Count how many lines of the records below contain the word "furthest", treating uppercase and lowercase as different, and give only that number.
# RECORDS FOR THIS EXERCISE start
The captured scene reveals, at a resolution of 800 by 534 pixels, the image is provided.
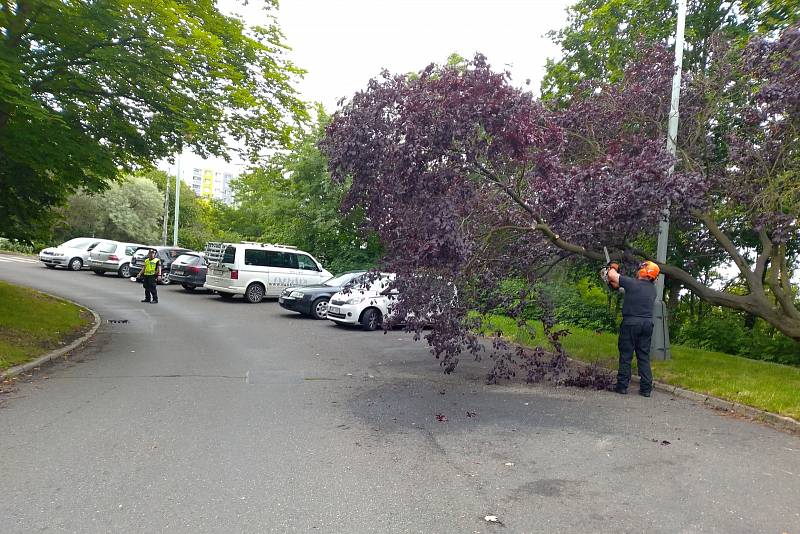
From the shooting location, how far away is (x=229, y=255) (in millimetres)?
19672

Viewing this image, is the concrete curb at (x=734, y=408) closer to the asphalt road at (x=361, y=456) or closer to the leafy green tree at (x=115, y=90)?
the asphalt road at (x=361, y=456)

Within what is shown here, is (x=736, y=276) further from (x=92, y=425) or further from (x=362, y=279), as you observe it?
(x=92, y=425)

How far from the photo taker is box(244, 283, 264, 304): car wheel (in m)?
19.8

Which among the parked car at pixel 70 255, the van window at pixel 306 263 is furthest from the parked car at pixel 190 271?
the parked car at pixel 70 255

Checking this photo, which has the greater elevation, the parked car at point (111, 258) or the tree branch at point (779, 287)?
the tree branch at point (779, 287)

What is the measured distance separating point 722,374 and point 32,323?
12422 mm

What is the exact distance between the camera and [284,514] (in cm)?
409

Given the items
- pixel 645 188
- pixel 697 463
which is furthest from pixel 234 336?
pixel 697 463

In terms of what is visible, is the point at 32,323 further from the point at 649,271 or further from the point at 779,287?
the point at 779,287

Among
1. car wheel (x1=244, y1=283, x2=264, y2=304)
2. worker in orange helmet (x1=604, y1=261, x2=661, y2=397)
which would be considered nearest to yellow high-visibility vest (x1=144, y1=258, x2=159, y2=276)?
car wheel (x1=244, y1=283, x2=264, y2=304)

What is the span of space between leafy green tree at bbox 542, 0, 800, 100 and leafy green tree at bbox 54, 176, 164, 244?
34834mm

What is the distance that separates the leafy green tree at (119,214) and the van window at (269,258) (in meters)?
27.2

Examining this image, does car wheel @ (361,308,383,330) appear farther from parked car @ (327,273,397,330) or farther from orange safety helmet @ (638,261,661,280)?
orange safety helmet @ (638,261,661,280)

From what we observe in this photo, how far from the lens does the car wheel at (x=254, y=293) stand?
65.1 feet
# RECORDS FOR THIS EXERCISE end
# RECORDS FOR THIS EXERCISE start
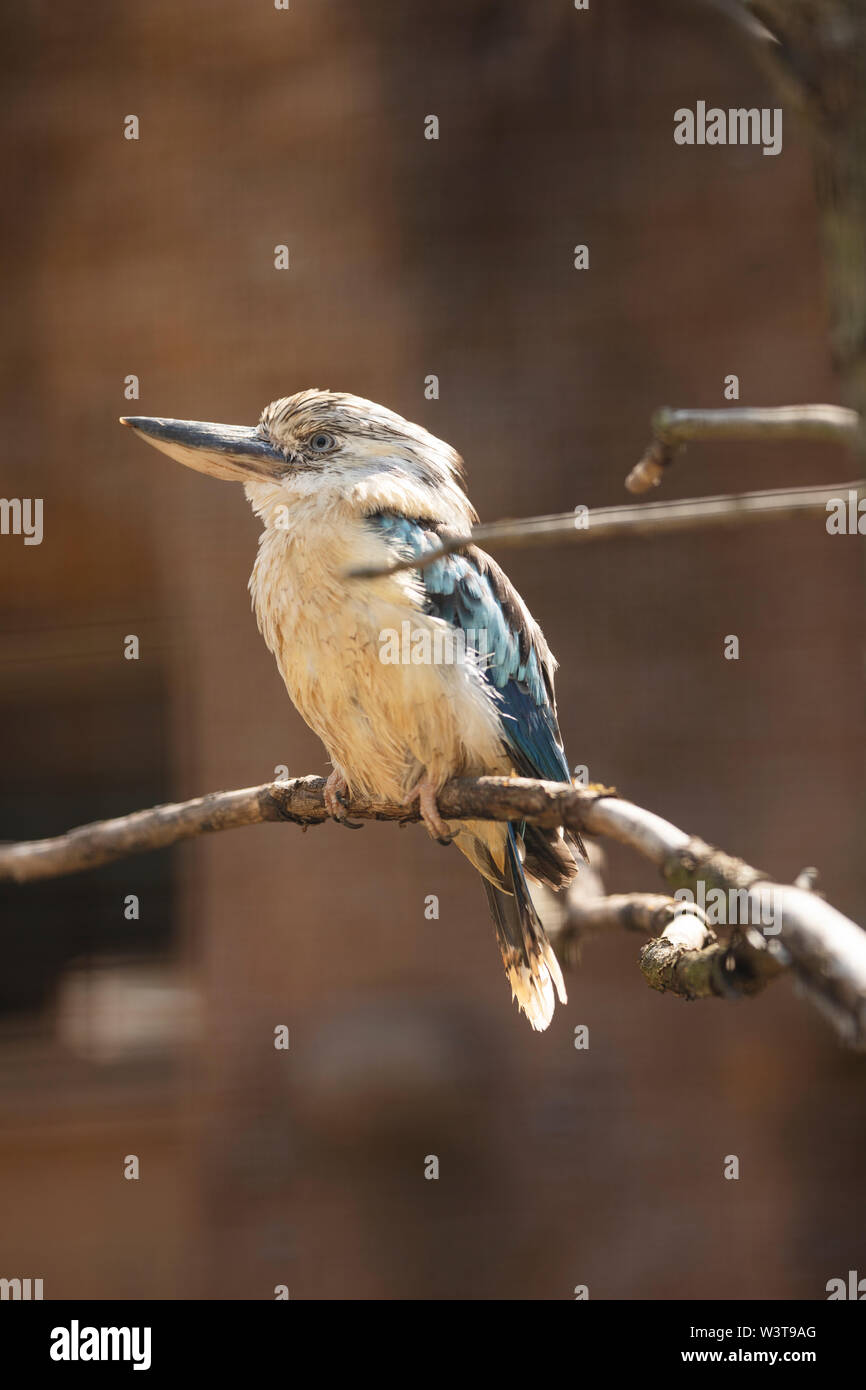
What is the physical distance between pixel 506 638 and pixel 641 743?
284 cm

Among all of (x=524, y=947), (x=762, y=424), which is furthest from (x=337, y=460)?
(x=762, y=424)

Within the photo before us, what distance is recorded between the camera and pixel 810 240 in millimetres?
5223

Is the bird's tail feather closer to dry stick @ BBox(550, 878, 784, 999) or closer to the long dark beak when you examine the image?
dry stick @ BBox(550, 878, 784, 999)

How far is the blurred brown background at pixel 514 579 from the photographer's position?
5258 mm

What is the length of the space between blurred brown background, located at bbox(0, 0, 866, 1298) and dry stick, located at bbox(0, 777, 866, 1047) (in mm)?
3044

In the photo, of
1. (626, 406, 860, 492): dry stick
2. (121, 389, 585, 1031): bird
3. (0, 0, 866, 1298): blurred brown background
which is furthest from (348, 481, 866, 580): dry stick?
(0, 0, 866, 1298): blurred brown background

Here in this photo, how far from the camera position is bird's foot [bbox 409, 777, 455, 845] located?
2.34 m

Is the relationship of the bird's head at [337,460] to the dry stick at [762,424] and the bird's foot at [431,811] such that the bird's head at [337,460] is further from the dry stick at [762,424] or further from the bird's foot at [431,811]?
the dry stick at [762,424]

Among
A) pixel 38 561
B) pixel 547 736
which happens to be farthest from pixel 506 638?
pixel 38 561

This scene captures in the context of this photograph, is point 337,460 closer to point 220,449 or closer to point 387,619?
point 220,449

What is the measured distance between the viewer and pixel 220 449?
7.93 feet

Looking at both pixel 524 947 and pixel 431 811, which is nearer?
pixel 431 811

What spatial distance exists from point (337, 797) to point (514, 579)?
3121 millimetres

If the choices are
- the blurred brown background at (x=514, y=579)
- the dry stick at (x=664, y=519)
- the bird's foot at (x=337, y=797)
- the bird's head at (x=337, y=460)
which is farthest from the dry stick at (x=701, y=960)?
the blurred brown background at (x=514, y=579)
# RECORDS FOR THIS EXERCISE end
◆ **FINISHED EXERCISE**:
4